**GIVEN REQUEST 1:** In the notes on ASEAN production networks, which country is the lead goose in the flying geese model?

**READING PASSAGE:**
Production network pattern in ASEAN.
Increasing importance of China in the region.
East Asian non-oil exports recorded 3-fold increase between 69/70 - 90/07: from 11% of global non-oil exports to 33%.
Japan dominated the 60s and 70s (60% of total east asian exports). This figure drops significantly to 20% in the late 00s.
China has been the main story, but also other regions.
Asian exports are 92% manufacturing goods.
Flying geese model coined by Akamatsu (1961, maybe earlier): Production moves from the lead to rearguard countries, starting with labor-intensive industries.
The Lead geese is Japan
Second tier are South Korea, Singapore, Tainwan and Hong Kong.
Third tier is Thailand, Malaysia, Indonesia
Rearguard: China, Vietnam, etc.
At the beginning, Japan grew faster in Asia (somewhere in the early 1900s to the 1960s)
At some point, Japan wage level became too expensive, and it sources labor-intensive industries to the second tier of the flock.
The second tier grew, then outsource its labor-intensive to the third tier. The second tier then develop its own innovation as well.
At it keeps on happening untul the rearguard.
GVC changed this model slightly in the 80s
In East Asia, the second unbundling concept has been central to their development strategy.
Kimura (2017) identifies 4 concepts:
Fragmentation theory (aka. the global value chain)
Two-dimensional fragmentation
New economic geography
Trade in value added (TiVA)
large reduction of trade cost mean firms can engage in trades in intermediate inputs.
Activities of a production process can be separated and move into countries with comparative advantage in those sectors.
This changes the calculation of industrial policy: free flow of goods is actually important for firms to marginally exploit its advantage
Labor-abundant countries like Vietnam can participate in the value chain of high-tech products by doing the assembly while import tech-heavy components from abroad.
Backward participation like this is crucial for an industry to learn and upgrade.
The prototype of such model in ASEAN was the Penang export processing zone (EPZ) in the 70s to early 80s.
The EPZ manufactured semiconductors with 100% imported components for 100% foreign market (i.e., 100% import and 100% export)
Hong Kong and China relationship on garment and light industries, where HK firms operates in China, utilizing the rules of origins and wage difference.
The important piece (tech owner) is still the head of the geese.

**SOURCE RECORDS:**
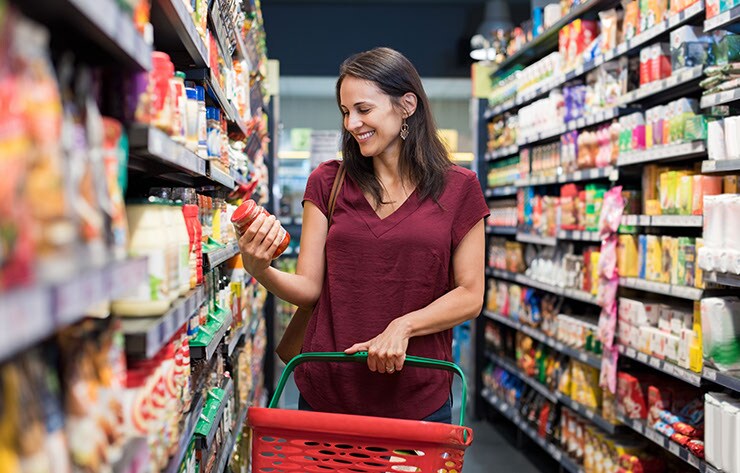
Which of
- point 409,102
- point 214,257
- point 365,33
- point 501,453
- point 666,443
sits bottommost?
point 501,453

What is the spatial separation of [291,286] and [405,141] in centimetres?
57

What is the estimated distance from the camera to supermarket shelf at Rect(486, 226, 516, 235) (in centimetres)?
614

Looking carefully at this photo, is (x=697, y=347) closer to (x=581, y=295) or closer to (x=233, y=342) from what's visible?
(x=581, y=295)

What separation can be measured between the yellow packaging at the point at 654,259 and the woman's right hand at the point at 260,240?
2280mm

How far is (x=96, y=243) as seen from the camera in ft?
3.32

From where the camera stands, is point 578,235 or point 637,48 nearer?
point 637,48

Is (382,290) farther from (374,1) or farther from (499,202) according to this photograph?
(374,1)

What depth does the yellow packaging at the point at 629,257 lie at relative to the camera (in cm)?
401

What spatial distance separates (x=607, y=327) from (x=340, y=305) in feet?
7.37

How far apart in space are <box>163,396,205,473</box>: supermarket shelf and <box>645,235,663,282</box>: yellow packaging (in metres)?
2.29

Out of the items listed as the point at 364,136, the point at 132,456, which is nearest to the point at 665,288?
the point at 364,136

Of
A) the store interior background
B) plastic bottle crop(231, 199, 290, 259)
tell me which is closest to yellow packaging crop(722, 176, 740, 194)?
plastic bottle crop(231, 199, 290, 259)

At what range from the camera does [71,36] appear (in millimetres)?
1299

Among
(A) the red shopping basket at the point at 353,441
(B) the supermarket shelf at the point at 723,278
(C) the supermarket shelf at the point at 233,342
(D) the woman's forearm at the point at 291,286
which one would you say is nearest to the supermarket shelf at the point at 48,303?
(A) the red shopping basket at the point at 353,441
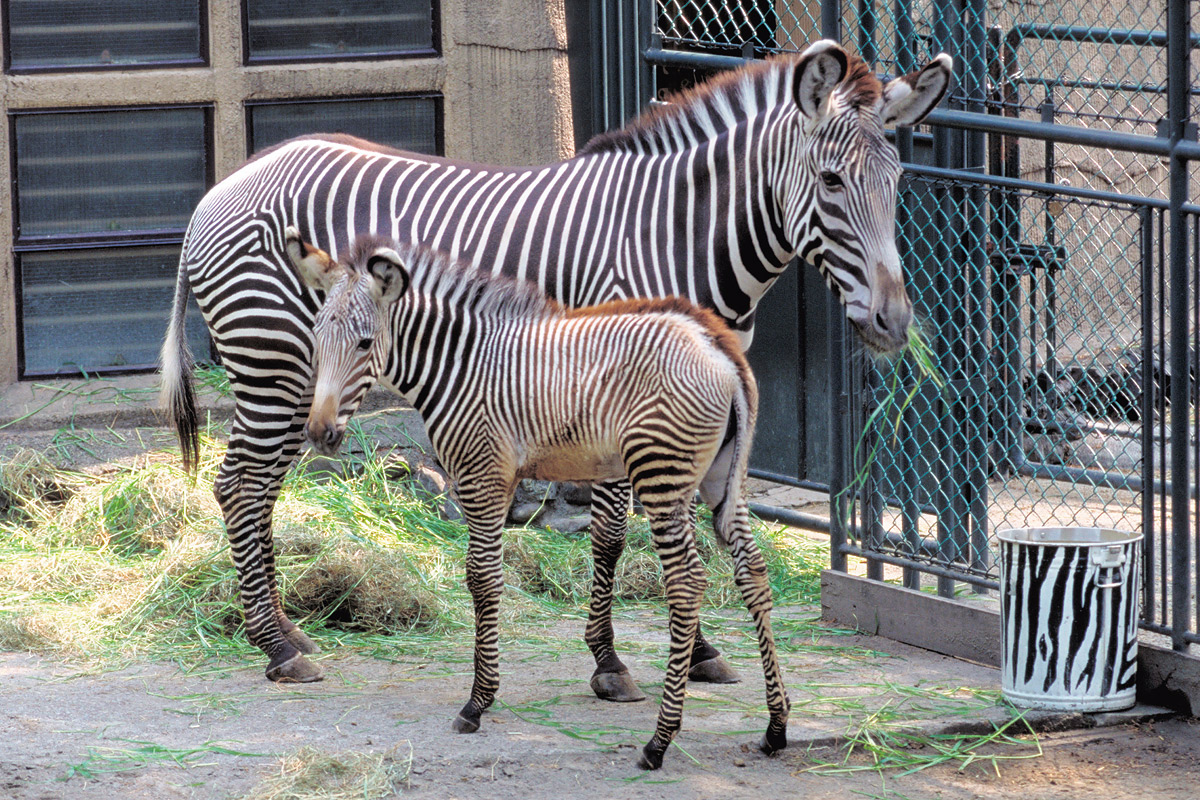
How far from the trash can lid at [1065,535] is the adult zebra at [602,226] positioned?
2.65ft

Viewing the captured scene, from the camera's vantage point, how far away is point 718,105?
5039 mm

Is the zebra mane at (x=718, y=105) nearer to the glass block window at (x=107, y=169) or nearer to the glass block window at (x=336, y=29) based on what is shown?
the glass block window at (x=336, y=29)

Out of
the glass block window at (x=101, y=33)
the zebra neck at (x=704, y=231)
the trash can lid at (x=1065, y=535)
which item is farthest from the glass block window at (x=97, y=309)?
the trash can lid at (x=1065, y=535)

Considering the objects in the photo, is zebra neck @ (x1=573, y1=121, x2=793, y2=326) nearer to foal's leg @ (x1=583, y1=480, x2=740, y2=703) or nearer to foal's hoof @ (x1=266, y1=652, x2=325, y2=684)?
foal's leg @ (x1=583, y1=480, x2=740, y2=703)

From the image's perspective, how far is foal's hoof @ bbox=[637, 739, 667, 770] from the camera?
4.02 metres

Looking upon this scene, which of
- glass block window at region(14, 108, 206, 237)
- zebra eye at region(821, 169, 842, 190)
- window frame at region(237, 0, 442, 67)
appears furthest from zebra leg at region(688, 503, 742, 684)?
glass block window at region(14, 108, 206, 237)

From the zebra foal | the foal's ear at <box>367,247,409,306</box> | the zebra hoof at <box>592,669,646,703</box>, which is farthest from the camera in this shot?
the zebra hoof at <box>592,669,646,703</box>

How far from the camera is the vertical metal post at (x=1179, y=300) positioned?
4391 millimetres

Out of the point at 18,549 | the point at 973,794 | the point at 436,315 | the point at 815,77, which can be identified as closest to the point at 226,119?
the point at 18,549

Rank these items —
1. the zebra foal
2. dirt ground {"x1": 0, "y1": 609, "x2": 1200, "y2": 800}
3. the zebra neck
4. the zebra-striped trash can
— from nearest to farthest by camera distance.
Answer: dirt ground {"x1": 0, "y1": 609, "x2": 1200, "y2": 800} → the zebra foal → the zebra-striped trash can → the zebra neck

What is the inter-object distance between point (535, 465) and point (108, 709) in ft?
5.53

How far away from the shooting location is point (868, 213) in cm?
450

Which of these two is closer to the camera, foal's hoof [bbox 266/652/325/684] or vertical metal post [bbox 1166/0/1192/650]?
vertical metal post [bbox 1166/0/1192/650]

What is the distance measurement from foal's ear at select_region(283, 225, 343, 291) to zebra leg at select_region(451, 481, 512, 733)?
78 centimetres
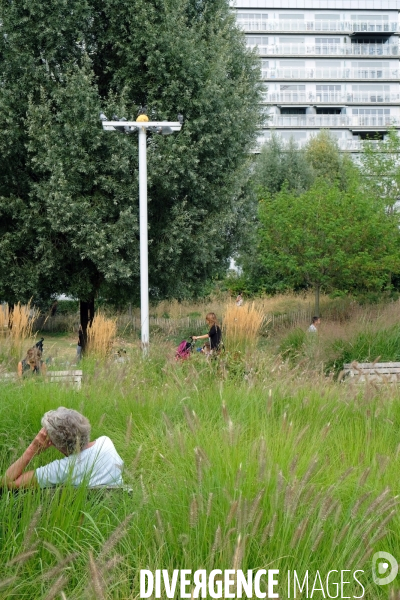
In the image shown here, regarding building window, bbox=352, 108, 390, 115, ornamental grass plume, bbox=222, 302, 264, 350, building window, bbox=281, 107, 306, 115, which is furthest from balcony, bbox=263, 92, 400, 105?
ornamental grass plume, bbox=222, 302, 264, 350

**GIVEN REQUEST 2:** Please copy the records from the line with "From the zebra" up to and including the line with "4391 millimetres".

**WRITTEN SOLUTION 1:** Japan

**WRITTEN SOLUTION 2:**
From the zebra foal | the foal's ear at <box>367,247,409,306</box> | the zebra hoof at <box>592,669,646,703</box>, which is farthest from the camera in this shot?
the zebra hoof at <box>592,669,646,703</box>

How far from the camera is the vertical metal post at (x=1179, y=300) positioned?
4391 millimetres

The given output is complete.